**TASK SET**
**A)** How much was Kalu Khan asked to pay by the state's Claims Tribunal, according to the article on the Khargone riots?
**B)** Transcribe the article on the Khargone riots word for word from "The Madhya Pradesh" to "will be arrested.".

**SELECTED TEXT**
........
At least one person was killed and several houses and shops set on fire in the Khargone region as Muslims and Hindus clashed during April's Hindu festival of Ram Navami.

The state's administration, ruled by the right-wing Hindu nationalist Bharatiya Janata Party (BJP), cracked down on the alleged rioters and demolished dozens of homes and businesses owned by the Muslim community.

It also fined those allegedly involved in rampaging and destroying public and private property under a law passed in December last year.

The Madhya Pradesh Prevention and Recovery of Damages to Public Property Act enables recovery of compensation for wilful damage during strikes, protests and group clashes.

The 12-year-old boy was fined after a neighbour accused him of robbing him and vandalising his home.

His father Kalu Khan, a labourer, was separately asked to pay 480,000 rupees by the state's Claims Tribunal, set up under the new law.

The tribunal, a quasi-judicial body with the powers of a civil court, has received 343 complaints since the riots. It has accepted 34 of the complaints.

It has settled six claims — four by Hindus and two by Muslims — and recovered around 746,000 rupees from 50 people.

Family 'traumatised'

Mr Khan said his family is traumatised and he fears his son will be arrested.

"My son is a minor. We were sleeping when the riots happened. We want justice," he told local news channels.

Their lawyer Ashhar Ali Warsi said in the report the tribunal had acted “arbitrarily” and against the country’s criminal jurisprudence.

Under Indian law, anyone under the age of 16 cannot be tried for a criminal offense in any Indian court and must be tried in a separate law for juveniles.
........
Image-caption web data
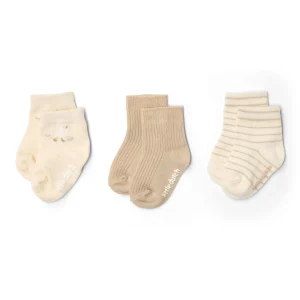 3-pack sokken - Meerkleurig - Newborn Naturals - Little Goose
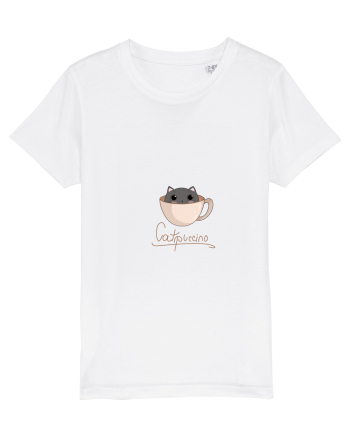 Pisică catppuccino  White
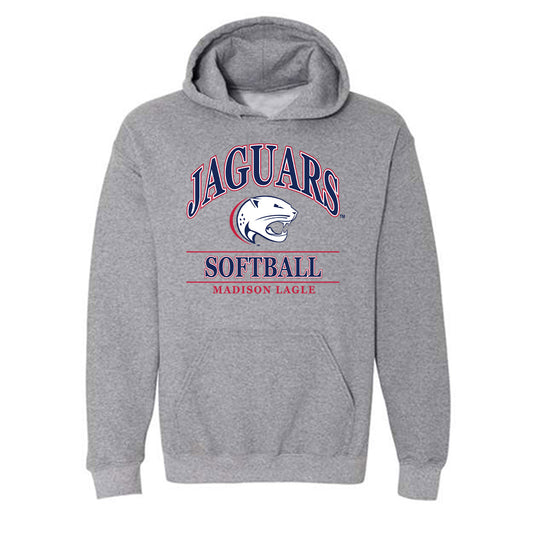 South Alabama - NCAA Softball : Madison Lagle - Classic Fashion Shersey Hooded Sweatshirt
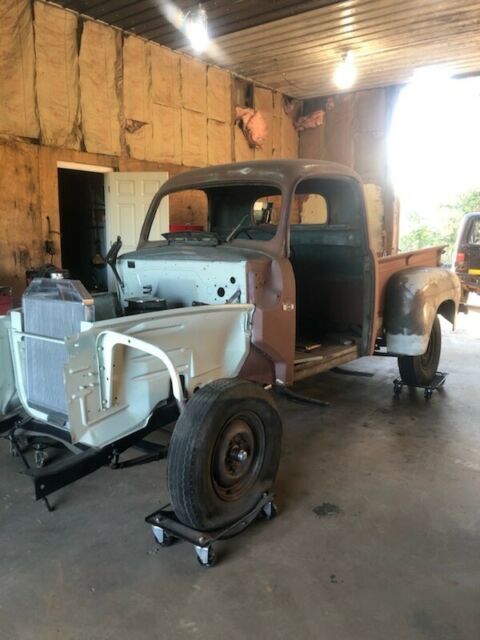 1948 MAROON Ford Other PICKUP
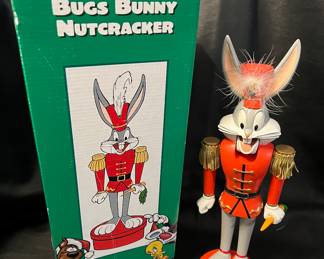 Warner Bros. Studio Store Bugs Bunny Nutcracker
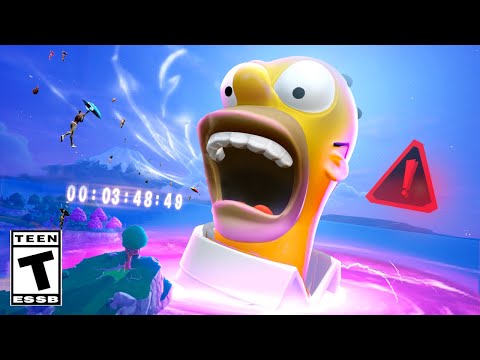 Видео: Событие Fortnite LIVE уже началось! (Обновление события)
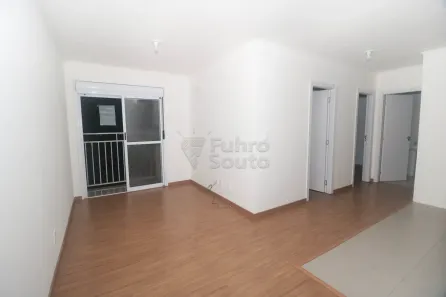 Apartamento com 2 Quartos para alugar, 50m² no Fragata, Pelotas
........
**RESULTS BY TASK**
**A)** 480,000 rupees.

**B)**
The Madhya Pradesh Prevention and Recovery of Damages to Public Property Act enables recovery of compensation for wilful damage during strikes, protests and group clashes.

The 12-year-old boy was fined after a neighbour accused him of robbing him and vandalising his home.

His father Kalu Khan, a labourer, was separately asked to pay 480,000 rupees by the state's Claims Tribunal, set up under the new law.

The tribunal, a quasi-judicial body with the powers of a civil court, has received 343 complaints since the riots. It has accepted 34 of the complaints.

It has settled six claims — four by Hindus and two by Muslims — and recovered around 746,000 rupees from 50 people.

Family 'traumatised'

Mr Khan said his family is traumatised and he fears his son will be arrested.